Vietnam's government wants to establish relations quickly but the Vatican wants to see several issues resolved first.
This is the 15th round of talks between Vietnam and the Vatican.
The two sides have made considerable progress, and Vietnam's prime minister met Pope Benedict in Rome in January.
But the Vatican - whose delegation is being led by the Holy See's Undersecretary of State for Relations with States, Monsignor Pietro Parolin - remains concerned about a number of issues.
Last month, Father Nguyen Van Ly, a Catholic priest and democracy activist, was taken from his home in the Bishop's Palace in the central city of Hue by police and placed under house arrest 20kms (12 miles) outside the city.

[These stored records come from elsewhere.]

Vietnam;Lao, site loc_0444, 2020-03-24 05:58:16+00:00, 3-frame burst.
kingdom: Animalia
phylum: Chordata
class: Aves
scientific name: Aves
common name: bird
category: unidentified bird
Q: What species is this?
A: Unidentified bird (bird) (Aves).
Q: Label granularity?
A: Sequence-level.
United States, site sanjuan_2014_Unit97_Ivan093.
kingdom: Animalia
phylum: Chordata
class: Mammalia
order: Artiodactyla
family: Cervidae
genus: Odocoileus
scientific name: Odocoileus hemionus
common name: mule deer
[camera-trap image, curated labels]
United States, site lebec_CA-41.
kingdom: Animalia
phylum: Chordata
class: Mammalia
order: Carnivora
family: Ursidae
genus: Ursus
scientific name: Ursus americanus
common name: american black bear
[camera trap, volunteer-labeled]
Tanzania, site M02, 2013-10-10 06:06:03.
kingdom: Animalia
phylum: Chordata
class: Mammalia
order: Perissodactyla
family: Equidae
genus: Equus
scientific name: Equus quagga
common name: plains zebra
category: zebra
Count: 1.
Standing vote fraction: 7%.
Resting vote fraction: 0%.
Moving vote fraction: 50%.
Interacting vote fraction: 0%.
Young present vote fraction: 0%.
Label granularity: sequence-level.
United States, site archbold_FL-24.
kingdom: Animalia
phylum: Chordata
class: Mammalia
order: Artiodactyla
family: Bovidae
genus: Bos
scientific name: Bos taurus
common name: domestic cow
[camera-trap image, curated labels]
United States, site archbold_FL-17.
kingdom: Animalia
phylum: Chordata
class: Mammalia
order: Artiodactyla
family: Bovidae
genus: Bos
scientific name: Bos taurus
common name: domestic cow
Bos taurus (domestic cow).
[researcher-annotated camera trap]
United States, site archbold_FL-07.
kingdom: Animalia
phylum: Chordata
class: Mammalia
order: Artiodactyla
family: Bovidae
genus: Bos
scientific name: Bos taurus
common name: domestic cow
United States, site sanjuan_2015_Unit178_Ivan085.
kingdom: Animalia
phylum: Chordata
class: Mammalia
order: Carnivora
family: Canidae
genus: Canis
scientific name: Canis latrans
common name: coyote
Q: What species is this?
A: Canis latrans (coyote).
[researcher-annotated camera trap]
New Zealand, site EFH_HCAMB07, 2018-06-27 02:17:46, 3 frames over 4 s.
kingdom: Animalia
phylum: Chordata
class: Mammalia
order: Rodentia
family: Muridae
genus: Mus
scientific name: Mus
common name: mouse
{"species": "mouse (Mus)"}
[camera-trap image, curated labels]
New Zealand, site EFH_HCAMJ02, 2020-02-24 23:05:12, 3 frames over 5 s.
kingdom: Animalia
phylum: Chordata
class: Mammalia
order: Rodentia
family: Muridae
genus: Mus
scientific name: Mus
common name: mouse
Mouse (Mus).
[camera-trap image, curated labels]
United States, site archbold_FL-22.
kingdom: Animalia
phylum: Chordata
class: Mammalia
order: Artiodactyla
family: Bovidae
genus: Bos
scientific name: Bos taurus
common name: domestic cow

A Vatican news agency has also alleged mistreatment of Catholics by, among others, local authorities in the north west of Vietnam.
The Vatican wants the government to return church property confiscated decades ago, and also to be allowed to provide more education and welfare services.
This is something the government is considering as it tries to manage some of the problems caused by Vietnam's rapid economic development.
The government keeps the Catholic Church under tight control - for example, it must approve the appointment of every priest.
This is a legacy of a time when the communist authorities saw the church as an agent of colonialism.
But times have changed and now it sees the church as a potential ally against social problems and even as a force for national unity.